What is required. An exact copy of all the data is the required output.
___
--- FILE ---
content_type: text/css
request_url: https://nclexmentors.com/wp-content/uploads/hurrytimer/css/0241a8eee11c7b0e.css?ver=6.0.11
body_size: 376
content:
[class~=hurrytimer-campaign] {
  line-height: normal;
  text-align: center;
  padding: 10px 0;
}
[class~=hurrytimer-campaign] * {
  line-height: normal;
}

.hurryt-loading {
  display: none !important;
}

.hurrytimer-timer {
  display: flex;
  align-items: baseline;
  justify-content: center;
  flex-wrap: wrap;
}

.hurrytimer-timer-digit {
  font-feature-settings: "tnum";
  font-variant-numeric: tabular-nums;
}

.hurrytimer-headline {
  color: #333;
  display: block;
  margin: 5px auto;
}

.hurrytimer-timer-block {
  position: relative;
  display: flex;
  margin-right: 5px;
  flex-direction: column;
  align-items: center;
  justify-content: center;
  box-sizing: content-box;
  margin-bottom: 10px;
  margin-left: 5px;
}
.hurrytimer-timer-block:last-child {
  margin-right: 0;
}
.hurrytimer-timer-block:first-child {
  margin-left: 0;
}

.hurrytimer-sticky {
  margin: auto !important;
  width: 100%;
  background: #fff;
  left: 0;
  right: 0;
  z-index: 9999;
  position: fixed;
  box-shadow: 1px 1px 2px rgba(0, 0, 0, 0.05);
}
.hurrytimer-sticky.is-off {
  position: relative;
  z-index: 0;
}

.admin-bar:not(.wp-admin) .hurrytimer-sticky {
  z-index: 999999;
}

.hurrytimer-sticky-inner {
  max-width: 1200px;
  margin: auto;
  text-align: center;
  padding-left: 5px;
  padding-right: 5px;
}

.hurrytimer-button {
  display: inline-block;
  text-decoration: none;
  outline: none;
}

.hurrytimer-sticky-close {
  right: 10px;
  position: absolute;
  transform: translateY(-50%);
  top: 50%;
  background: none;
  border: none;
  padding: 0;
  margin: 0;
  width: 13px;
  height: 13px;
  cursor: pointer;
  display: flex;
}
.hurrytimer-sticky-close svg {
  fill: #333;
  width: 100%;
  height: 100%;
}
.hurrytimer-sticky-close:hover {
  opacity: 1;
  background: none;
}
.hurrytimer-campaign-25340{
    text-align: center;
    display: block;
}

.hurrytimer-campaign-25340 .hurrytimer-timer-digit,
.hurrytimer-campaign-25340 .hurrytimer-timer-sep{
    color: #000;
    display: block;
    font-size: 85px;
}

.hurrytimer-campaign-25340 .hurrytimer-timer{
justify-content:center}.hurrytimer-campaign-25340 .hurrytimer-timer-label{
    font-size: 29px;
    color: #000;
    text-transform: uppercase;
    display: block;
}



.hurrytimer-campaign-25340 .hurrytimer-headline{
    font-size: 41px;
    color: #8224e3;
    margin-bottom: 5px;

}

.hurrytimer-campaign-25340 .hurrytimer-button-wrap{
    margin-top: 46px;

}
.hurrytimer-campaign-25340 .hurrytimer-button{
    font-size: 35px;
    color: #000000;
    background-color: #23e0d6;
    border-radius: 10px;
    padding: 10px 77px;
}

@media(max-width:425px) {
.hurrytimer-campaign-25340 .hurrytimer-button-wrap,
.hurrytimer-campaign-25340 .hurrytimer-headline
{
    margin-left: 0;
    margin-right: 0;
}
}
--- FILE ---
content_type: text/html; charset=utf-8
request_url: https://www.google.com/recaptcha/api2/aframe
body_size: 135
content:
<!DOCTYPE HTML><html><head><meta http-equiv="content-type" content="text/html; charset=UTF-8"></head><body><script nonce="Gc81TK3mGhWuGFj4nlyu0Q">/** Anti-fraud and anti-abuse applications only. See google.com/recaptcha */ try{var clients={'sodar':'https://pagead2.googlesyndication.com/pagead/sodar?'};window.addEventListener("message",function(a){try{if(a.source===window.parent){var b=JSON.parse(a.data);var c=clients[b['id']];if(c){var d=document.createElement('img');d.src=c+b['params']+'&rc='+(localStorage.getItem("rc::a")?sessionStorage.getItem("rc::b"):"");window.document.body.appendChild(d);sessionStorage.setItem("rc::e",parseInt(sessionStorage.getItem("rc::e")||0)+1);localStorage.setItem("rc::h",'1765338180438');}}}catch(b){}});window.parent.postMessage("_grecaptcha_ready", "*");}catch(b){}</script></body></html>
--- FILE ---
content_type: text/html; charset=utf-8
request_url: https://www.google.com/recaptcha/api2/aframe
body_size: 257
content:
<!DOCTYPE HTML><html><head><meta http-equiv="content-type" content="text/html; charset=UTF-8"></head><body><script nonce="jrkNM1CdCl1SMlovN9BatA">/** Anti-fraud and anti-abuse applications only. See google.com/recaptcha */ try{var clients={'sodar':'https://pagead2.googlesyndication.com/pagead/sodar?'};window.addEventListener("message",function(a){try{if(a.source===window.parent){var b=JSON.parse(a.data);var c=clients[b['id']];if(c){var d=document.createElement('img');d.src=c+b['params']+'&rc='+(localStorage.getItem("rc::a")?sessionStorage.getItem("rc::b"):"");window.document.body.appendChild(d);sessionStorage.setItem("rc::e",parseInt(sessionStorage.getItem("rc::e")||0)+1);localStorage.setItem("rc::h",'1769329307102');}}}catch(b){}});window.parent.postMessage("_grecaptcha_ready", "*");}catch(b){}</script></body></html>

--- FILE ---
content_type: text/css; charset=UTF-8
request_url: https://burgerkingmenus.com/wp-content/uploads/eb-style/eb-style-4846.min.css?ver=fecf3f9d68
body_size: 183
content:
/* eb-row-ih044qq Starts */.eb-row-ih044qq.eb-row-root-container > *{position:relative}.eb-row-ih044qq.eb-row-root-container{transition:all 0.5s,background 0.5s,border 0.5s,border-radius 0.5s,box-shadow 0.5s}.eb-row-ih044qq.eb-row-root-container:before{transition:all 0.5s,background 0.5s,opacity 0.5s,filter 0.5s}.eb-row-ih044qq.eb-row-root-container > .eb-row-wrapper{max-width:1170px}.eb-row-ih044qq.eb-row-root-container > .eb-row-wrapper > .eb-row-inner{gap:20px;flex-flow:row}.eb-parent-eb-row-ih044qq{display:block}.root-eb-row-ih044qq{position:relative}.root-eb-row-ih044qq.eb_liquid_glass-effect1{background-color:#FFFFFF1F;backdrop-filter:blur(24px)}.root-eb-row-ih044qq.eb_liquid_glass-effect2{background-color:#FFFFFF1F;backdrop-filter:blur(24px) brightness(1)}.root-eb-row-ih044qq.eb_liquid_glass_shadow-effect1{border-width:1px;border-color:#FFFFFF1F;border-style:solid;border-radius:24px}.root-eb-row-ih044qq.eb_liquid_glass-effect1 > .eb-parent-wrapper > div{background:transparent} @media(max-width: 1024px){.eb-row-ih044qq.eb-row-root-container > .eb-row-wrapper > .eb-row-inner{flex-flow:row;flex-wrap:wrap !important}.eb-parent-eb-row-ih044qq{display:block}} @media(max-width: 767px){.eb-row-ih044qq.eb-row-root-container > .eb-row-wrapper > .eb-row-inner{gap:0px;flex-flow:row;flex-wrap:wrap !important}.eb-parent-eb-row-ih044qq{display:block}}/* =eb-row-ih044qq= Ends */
___
Answer for the task.
--- FILE ---
content_type: text/css
request_url: https://nclexmentors.com/wp-content/uploads/hurrytimer/css/0241a8eee11c7b0e.css?ver=6.0.11
body_size: 376
content:
[class~=hurrytimer-campaign] {
  line-height: normal;
  text-align: center;
  padding: 10px 0;
}
[class~=hurrytimer-campaign] * {
  line-height: normal;
}

.hurryt-loading {
  display: none !important;
}

.hurrytimer-timer {
  display: flex;
  align-items: baseline;
  justify-content: center;
  flex-wrap: wrap;
}

.hurrytimer-timer-digit {
  font-feature-settings: "tnum";
  font-variant-numeric: tabular-nums;
}

.hurrytimer-headline {
  color: #333;
  display: block;
  margin: 5px auto;
}

.hurrytimer-timer-block {
  position: relative;
  display: flex;
  margin-right: 5px;
  flex-direction: column;
  align-items: center;
  justify-content: center;
  box-sizing: content-box;
  margin-bottom: 10px;
  margin-left: 5px;
}
.hurrytimer-timer-block:last-child {
  margin-right: 0;
}
.hurrytimer-timer-block:first-child {
  margin-left: 0;
}

.hurrytimer-sticky {
  margin: auto !important;
  width: 100%;
  background: #fff;
  left: 0;
  right: 0;
  z-index: 9999;
  position: fixed;
  box-shadow: 1px 1px 2px rgba(0, 0, 0, 0.05);
}
.hurrytimer-sticky.is-off {
  position: relative;
  z-index: 0;
}

.admin-bar:not(.wp-admin) .hurrytimer-sticky {
  z-index: 999999;
}

.hurrytimer-sticky-inner {
  max-width: 1200px;
  margin: auto;
  text-align: center;
  padding-left: 5px;
  padding-right: 5px;
}

.hurrytimer-button {
  display: inline-block;
  text-decoration: none;
  outline: none;
}

.hurrytimer-sticky-close {
  right: 10px;
  position: absolute;
  transform: translateY(-50%);
  top: 50%;
  background: none;
  border: none;
  padding: 0;
  margin: 0;
  width: 13px;
  height: 13px;
  cursor: pointer;
  display: flex;
}
.hurrytimer-sticky-close svg {
  fill: #333;
  width: 100%;
  height: 100%;
}
.hurrytimer-sticky-close:hover {
  opacity: 1;
  background: none;
}
.hurrytimer-campaign-25340{
    text-align: center;
    display: block;
}

.hurrytimer-campaign-25340 .hurrytimer-timer-digit,
.hurrytimer-campaign-25340 .hurrytimer-timer-sep{
    color: #000;
    display: block;
    font-size: 85px;
}

.hurrytimer-campaign-25340 .hurrytimer-timer{
justify-content:center}.hurrytimer-campaign-25340 .hurrytimer-timer-label{
    font-size: 29px;
    color: #000;
    text-transform: uppercase;
    display: block;
}



.hurrytimer-campaign-25340 .hurrytimer-headline{
    font-size: 41px;
    color: #8224e3;
    margin-bottom: 5px;

}

.hurrytimer-campaign-25340 .hurrytimer-button-wrap{
    margin-top: 46px;

}
.hurrytimer-campaign-25340 .hurrytimer-button{
    font-size: 35px;
    color: #000000;
    background-color: #23e0d6;
    border-radius: 10px;
    padding: 10px 77px;
}

@media(max-width:425px) {
.hurrytimer-campaign-25340 .hurrytimer-button-wrap,
.hurrytimer-campaign-25340 .hurrytimer-headline
{
    margin-left: 0;
    margin-right: 0;
}
}
--- FILE ---
content_type: text/html; charset=utf-8
request_url: https://www.google.com/recaptcha/api2/aframe
body_size: 135
content:
<!DOCTYPE HTML><html><head><meta http-equiv="content-type" content="text/html; charset=UTF-8"></head><body><script nonce="Gc81TK3mGhWuGFj4nlyu0Q">/** Anti-fraud and anti-abuse applications only. See google.com/recaptcha */ try{var clients={'sodar':'https://pagead2.googlesyndication.com/pagead/sodar?'};window.addEventListener("message",function(a){try{if(a.source===window.parent){var b=JSON.parse(a.data);var c=clients[b['id']];if(c){var d=document.createElement('img');d.src=c+b['params']+'&rc='+(localStorage.getItem("rc::a")?sessionStorage.getItem("rc::b"):"");window.document.body.appendChild(d);sessionStorage.setItem("rc::e",parseInt(sessionStorage.getItem("rc::e")||0)+1);localStorage.setItem("rc::h",'1765338180438');}}}catch(b){}});window.parent.postMessage("_grecaptcha_ready", "*");}catch(b){}</script></body></html>
--- FILE ---
content_type: text/html; charset=utf-8
request_url: https://www.google.com/recaptcha/api2/aframe
body_size: 257
content:
<!DOCTYPE HTML><html><head><meta http-equiv="content-type" content="text/html; charset=UTF-8"></head><body><script nonce="jrkNM1CdCl1SMlovN9BatA">/** Anti-fraud and anti-abuse applications only. See google.com/recaptcha */ try{var clients={'sodar':'https://pagead2.googlesyndication.com/pagead/sodar?'};window.addEventListener("message",function(a){try{if(a.source===window.parent){var b=JSON.parse(a.data);var c=clients[b['id']];if(c){var d=document.createElement('img');d.src=c+b['params']+'&rc='+(localStorage.getItem("rc::a")?sessionStorage.getItem("rc::b"):"");window.document.body.appendChild(d);sessionStorage.setItem("rc::e",parseInt(sessionStorage.getItem("rc::e")||0)+1);localStorage.setItem("rc::h",'1769329307102');}}}catch(b){}});window.parent.postMessage("_grecaptcha_ready", "*");}catch(b){}</script></body></html>

--- FILE ---
content_type: text/css; charset=UTF-8
request_url: https://burgerkingmenus.com/wp-content/uploads/eb-style/eb-style-4846.min.css?ver=fecf3f9d68
body_size: 183
content:
/* eb-row-ih044qq Starts */.eb-row-ih044qq.eb-row-root-container > *{position:relative}.eb-row-ih044qq.eb-row-root-container{transition:all 0.5s,background 0.5s,border 0.5s,border-radius 0.5s,box-shadow 0.5s}.eb-row-ih044qq.eb-row-root-container:before{transition:all 0.5s,background 0.5s,opacity 0.5s,filter 0.5s}.eb-row-ih044qq.eb-row-root-container > .eb-row-wrapper{max-width:1170px}.eb-row-ih044qq.eb-row-root-container > .eb-row-wrapper > .eb-row-inner{gap:20px;flex-flow:row}.eb-parent-eb-row-ih044qq{display:block}.root-eb-row-ih044qq{position:relative}.root-eb-row-ih044qq.eb_liquid_glass-effect1{background-color:#FFFFFF1F;backdrop-filter:blur(24px)}.root-eb-row-ih044qq.eb_liquid_glass-effect2{background-color:#FFFFFF1F;backdrop-filter:blur(24px) brightness(1)}.root-eb-row-ih044qq.eb_liquid_glass_shadow-effect1{border-width:1px;border-color:#FFFFFF1F;border-style:solid;border-radius:24px}.root-eb-row-ih044qq.eb_liquid_glass-effect1 > .eb-parent-wrapper > div{background:transparent} @media(max-width: 1024px){.eb-row-ih044qq.eb-row-root-container > .eb-row-wrapper > .eb-row-inner{flex-flow:row;flex-wrap:wrap !important}.eb-parent-eb-row-ih044qq{display:block}} @media(max-width: 767px){.eb-row-ih044qq.eb-row-root-container > .eb-row-wrapper > .eb-row-inner{gap:0px;flex-flow:row;flex-wrap:wrap !important}.eb-parent-eb-row-ih044qq{display:block}}/* =eb-row-ih044qq= Ends */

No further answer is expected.